(Dataset records Opens)
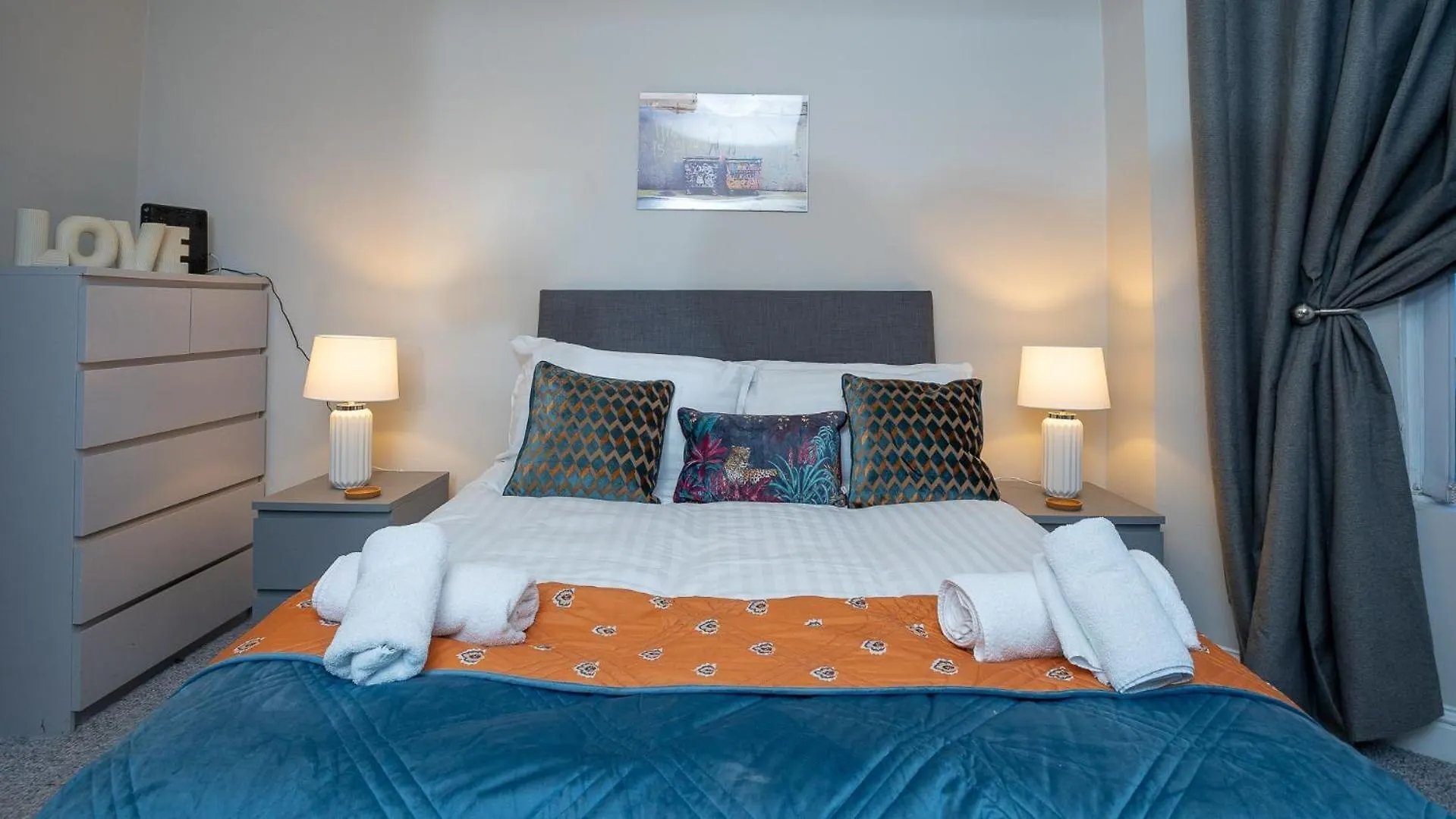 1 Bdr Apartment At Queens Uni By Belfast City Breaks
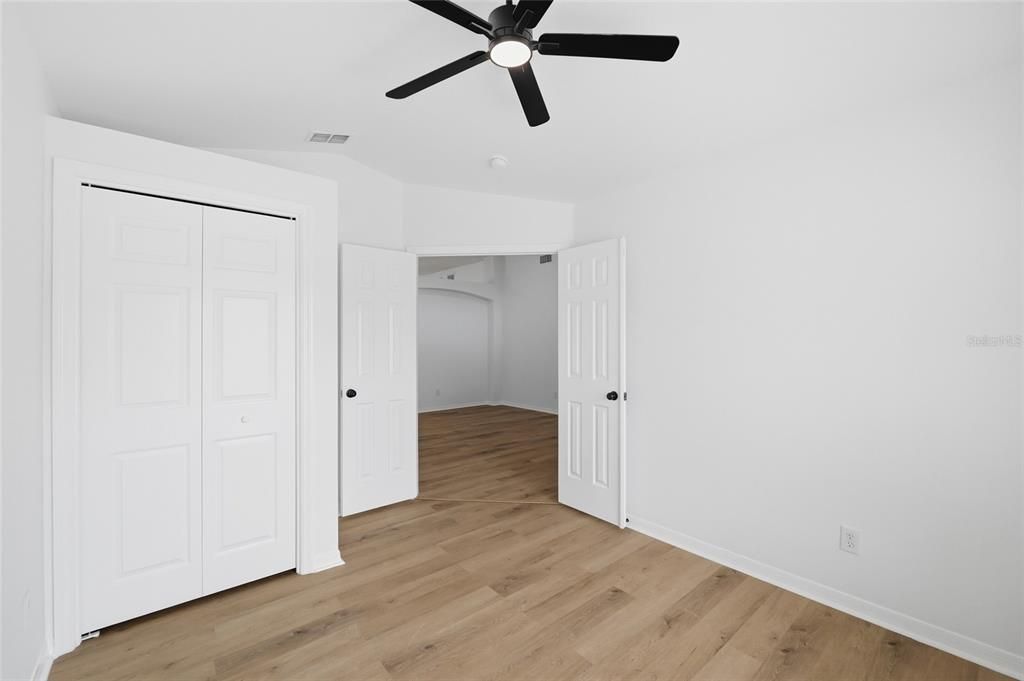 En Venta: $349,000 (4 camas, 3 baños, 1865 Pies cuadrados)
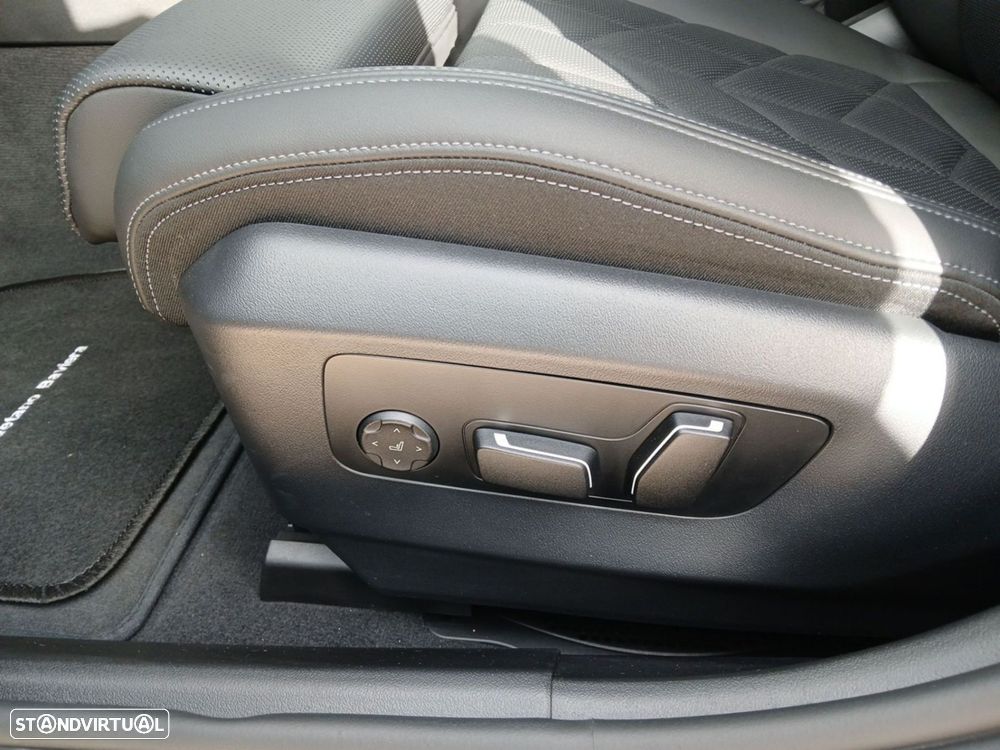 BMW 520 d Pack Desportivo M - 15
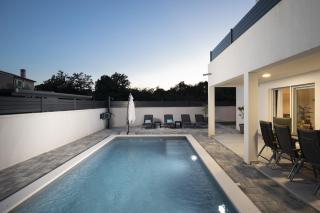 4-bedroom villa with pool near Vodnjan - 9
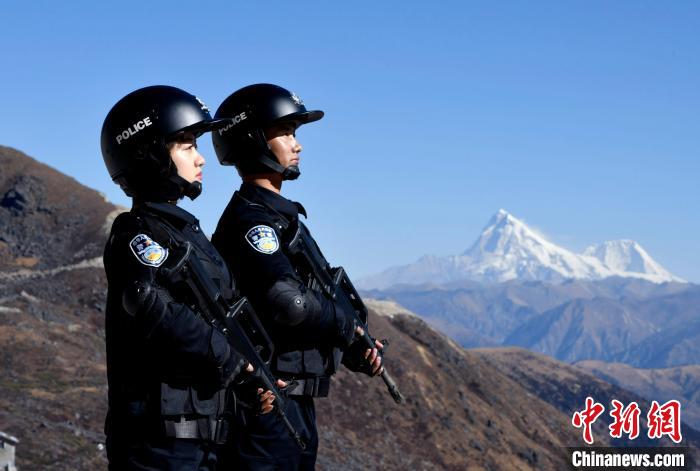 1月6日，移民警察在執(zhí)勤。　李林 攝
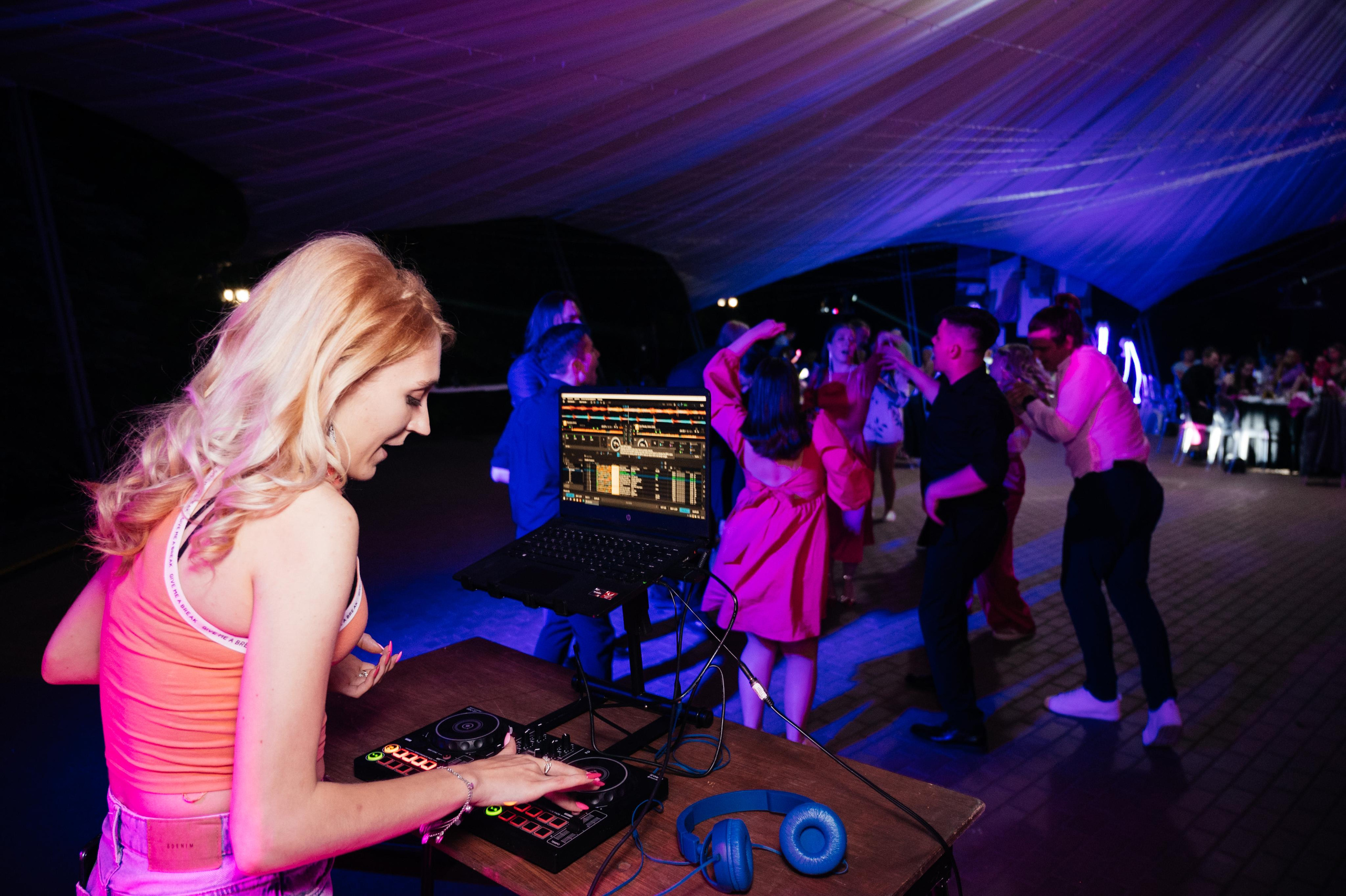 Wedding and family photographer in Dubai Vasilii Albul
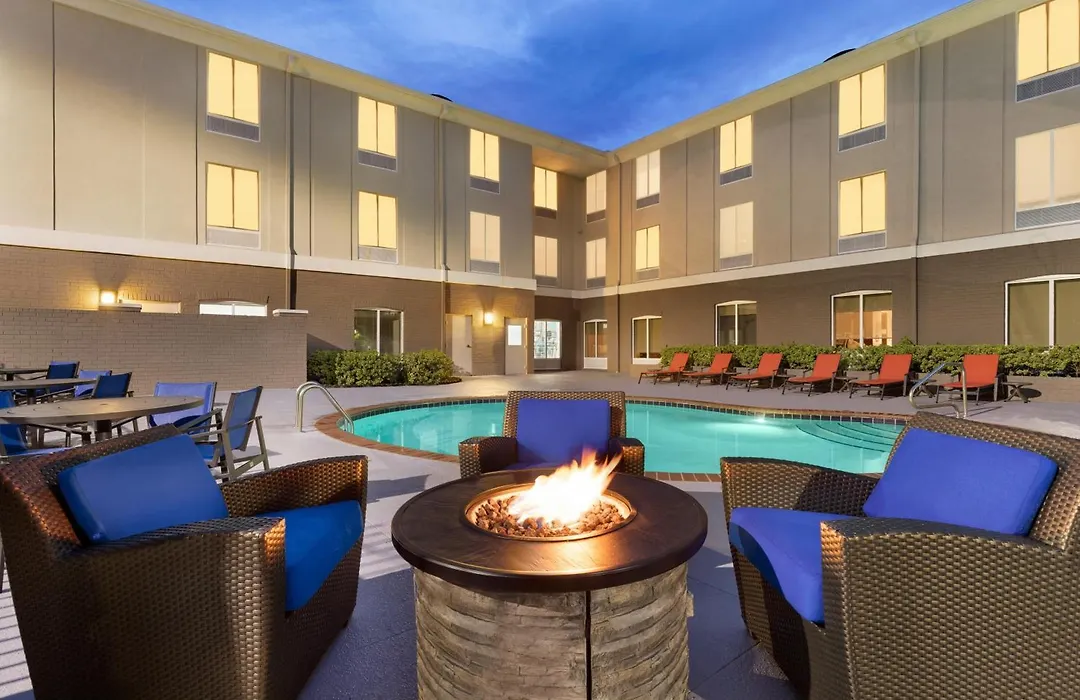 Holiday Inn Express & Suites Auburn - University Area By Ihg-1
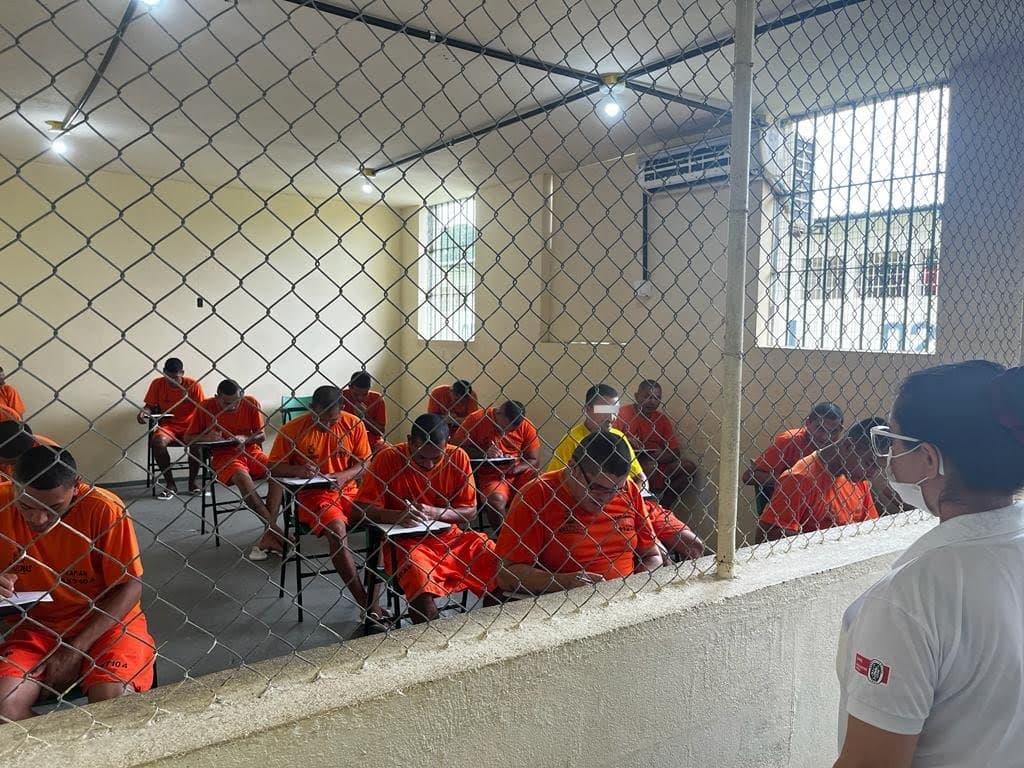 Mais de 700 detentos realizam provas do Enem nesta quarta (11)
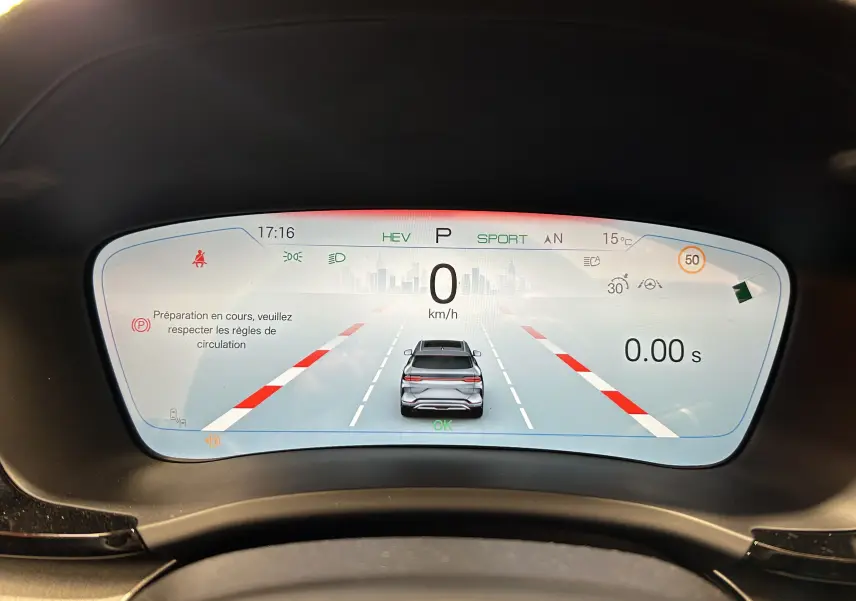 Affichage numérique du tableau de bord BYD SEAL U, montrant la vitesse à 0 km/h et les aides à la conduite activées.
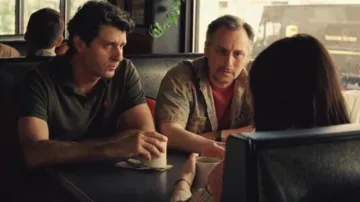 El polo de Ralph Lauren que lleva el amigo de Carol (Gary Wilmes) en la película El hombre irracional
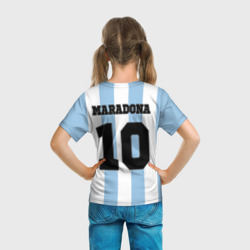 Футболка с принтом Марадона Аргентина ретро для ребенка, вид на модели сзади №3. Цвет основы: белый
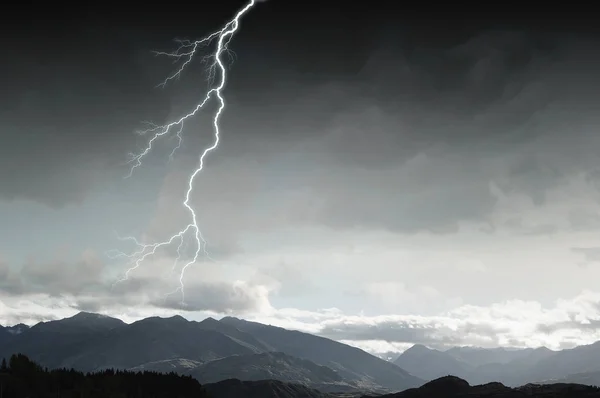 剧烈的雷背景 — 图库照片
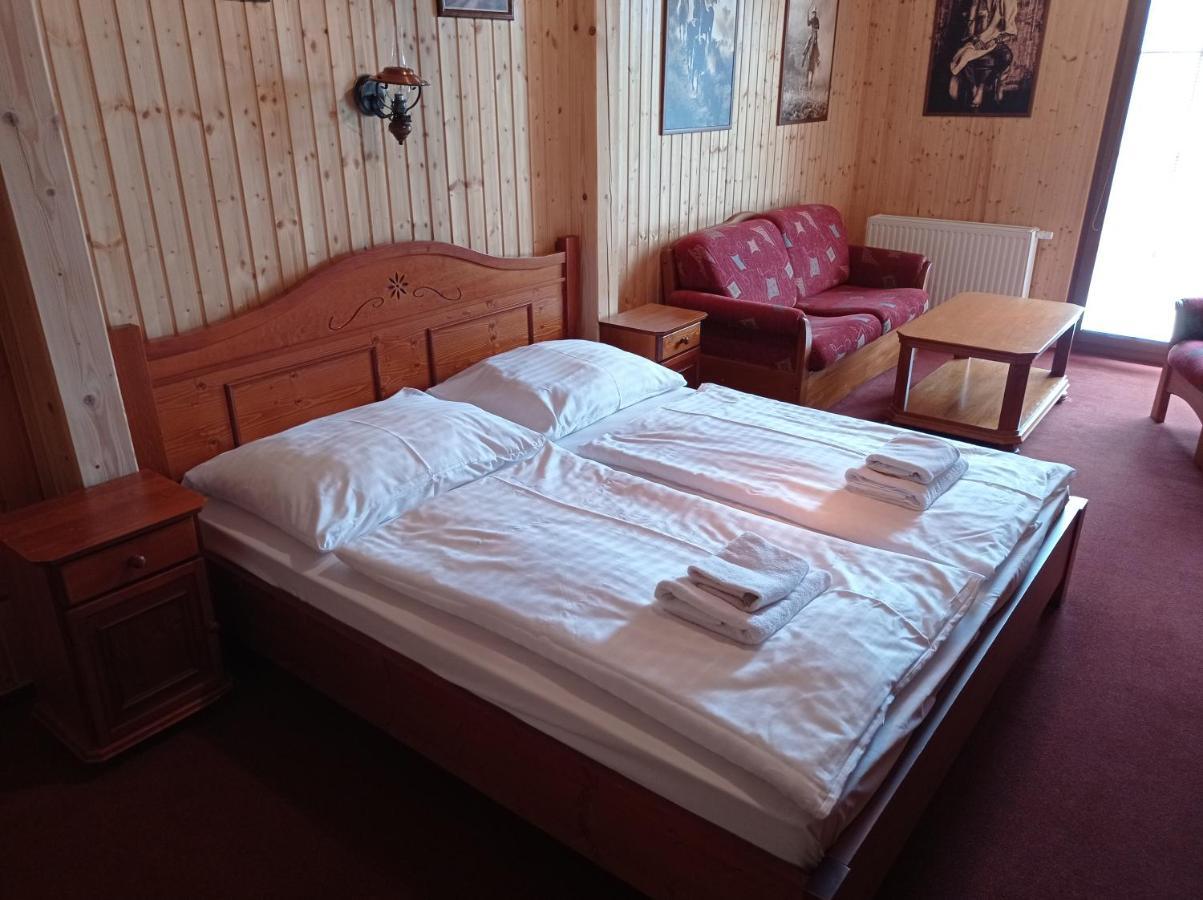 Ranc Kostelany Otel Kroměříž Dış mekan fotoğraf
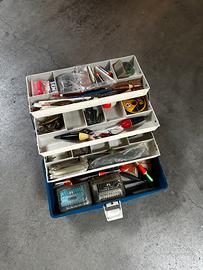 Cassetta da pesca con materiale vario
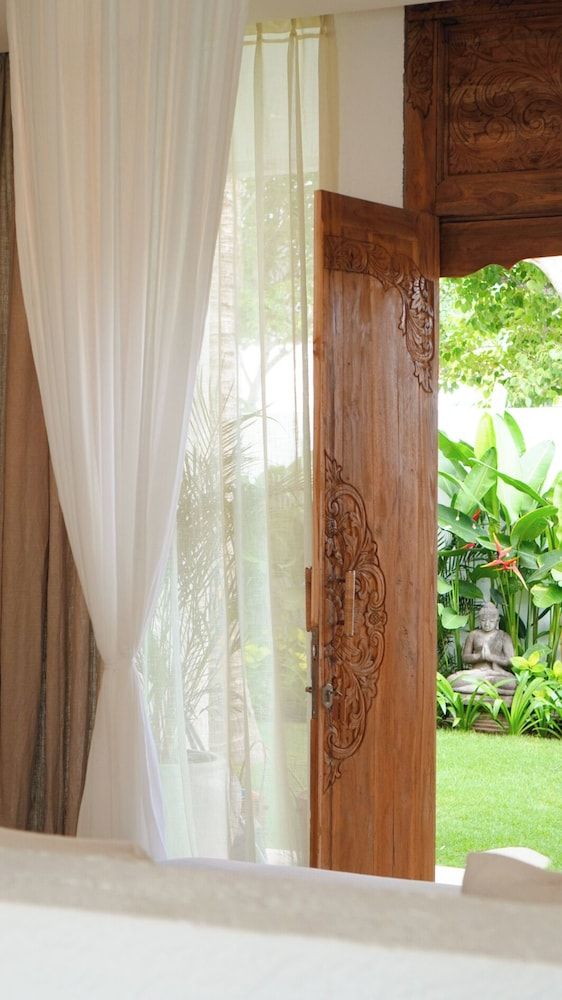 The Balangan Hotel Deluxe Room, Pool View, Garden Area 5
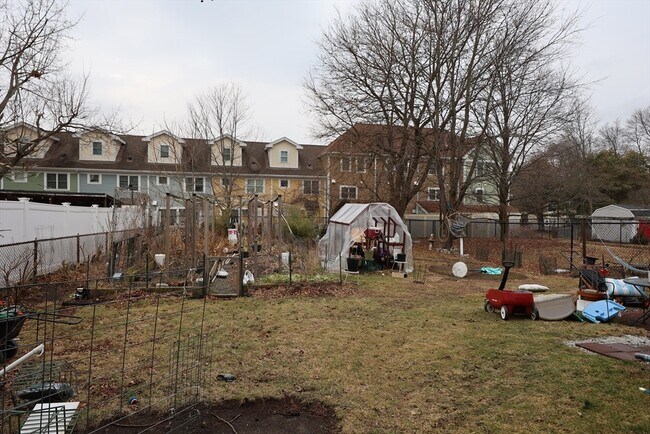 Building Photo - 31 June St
(Dataset records Closes)
▶ _Task statement_
Print every line of the listing above word for word, leaving out the pictures.

▶ _Finished task_
 1 Bdr Apartment At Queens Uni By Belfast City Breaks
 En Venta: $349,000 (4 camas, 3 baños, 1865 Pies cuadrados)
 BMW 520 d Pack Desportivo M - 15
 4-bedroom villa with pool near Vodnjan - 9
 1月6日，移民警察在執(zhí)勤。　李林 攝
 Wedding and family photographer in Dubai Vasilii Albul
 Holiday Inn Express & Suites Auburn - University Area By Ihg-1
 Mais de 700 detentos realizam provas do Enem nesta quarta (11)
 Affichage numérique du tableau de bord BYD SEAL U, montrant la vitesse à 0 km/h et les aides à la conduite activées.
 El polo de Ralph Lauren que lleva el amigo de Carol (Gary Wilmes) en la película El hombre irracional
 Футболка с принтом Марадона Аргентина ретро для ребенка, вид на модели сзади №3. Цвет основы: белый
 剧烈的雷背景 — 图库照片
 Ranc Kostelany Otel Kroměříž Dış mekan fotoğraf
 Cassetta da pesca con materiale vario
 The Balangan Hotel Deluxe Room, Pool View, Garden Area 5
 Building Photo - 31 June St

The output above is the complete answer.